◆ **Exercise brief**: Please reproduce the entries that follow without a single difference.

◆ **Records for processing**:

- - -

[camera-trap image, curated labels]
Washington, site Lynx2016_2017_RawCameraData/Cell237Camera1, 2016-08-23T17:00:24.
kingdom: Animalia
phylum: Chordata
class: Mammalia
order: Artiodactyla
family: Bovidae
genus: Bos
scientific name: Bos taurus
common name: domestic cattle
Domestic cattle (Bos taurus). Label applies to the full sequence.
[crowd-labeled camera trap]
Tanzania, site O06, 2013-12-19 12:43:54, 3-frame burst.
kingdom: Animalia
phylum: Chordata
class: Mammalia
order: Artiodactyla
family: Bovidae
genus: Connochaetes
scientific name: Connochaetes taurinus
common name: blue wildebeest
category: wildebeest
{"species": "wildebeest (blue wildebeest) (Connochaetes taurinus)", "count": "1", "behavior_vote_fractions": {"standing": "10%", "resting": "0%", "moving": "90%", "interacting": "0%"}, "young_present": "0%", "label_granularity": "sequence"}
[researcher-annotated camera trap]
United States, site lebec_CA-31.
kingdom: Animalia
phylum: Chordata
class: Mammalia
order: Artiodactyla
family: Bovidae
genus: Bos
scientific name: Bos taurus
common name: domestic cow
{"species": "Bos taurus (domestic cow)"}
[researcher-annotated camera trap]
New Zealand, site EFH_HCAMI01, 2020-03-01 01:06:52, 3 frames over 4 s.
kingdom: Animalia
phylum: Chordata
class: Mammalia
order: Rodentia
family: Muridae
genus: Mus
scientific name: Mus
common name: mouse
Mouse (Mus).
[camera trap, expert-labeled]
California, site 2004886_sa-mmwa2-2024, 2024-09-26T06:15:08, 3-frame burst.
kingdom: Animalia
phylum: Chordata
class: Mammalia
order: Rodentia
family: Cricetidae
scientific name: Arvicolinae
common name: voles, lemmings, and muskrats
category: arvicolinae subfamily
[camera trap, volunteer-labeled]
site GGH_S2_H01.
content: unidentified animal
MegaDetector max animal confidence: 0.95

- - -

◆ **Reply to the exercise**:
[camera-trap image, curated labels]
Washington, site Lynx2016_2017_RawCameraData/Cell237Camera1, 2016-08-23T17:00:24.
kingdom: Animalia
phylum: Chordata
class: Mammalia
order: Artiodactyla
family: Bovidae
genus: Bos
scientific name: Bos taurus
common name: domestic cattle
Domestic cattle (Bos taurus). Label applies to the full sequence.
[crowd-labeled camera trap]
Tanzania, site O06, 2013-12-19 12:43:54, 3-frame burst.
kingdom: Animalia
phylum: Chordata
class: Mammalia
order: Artiodactyla
family: Bovidae
genus: Connochaetes
scientific name: Connochaetes taurinus
common name: blue wildebeest
category: wildebeest
{"species": "wildebeest (blue wildebeest) (Connochaetes taurinus)", "count": "1", "behavior_vote_fractions": {"standing": "10%", "resting": "0%", "moving": "90%", "interacting": "0%"}, "young_present": "0%", "label_granularity": "sequence"}
[researcher-annotated camera trap]
United States, site lebec_CA-31.
kingdom: Animalia
phylum: Chordata
class: Mammalia
order: Artiodactyla
family: Bovidae
genus: Bos
scientific name: Bos taurus
common name: domestic cow
{"species": "Bos taurus (domestic cow)"}
[researcher-annotated camera trap]
New Zealand, site EFH_HCAMI01, 2020-03-01 01:06:52, 3 frames over 4 s.
kingdom: Animalia
phylum: Chordata
class: Mammalia
order: Rodentia
family: Muridae
genus: Mus
scientific name: Mus
common name: mouse
Mouse (Mus).
[camera trap, expert-labeled]
California, site 2004886_sa-mmwa2-2024, 2024-09-26T06:15:08, 3-frame burst.
kingdom: Animalia
phylum: Chordata
class: Mammalia
order: Rodentia
family: Cricetidae
scientific name: Arvicolinae
common name: voles, lemmings, and muskrats
category: arvicolinae subfamily
[camera trap, volunteer-labeled]
site GGH_S2_H01.
content: unidentified animal
MegaDetector max animal confidence: 0.95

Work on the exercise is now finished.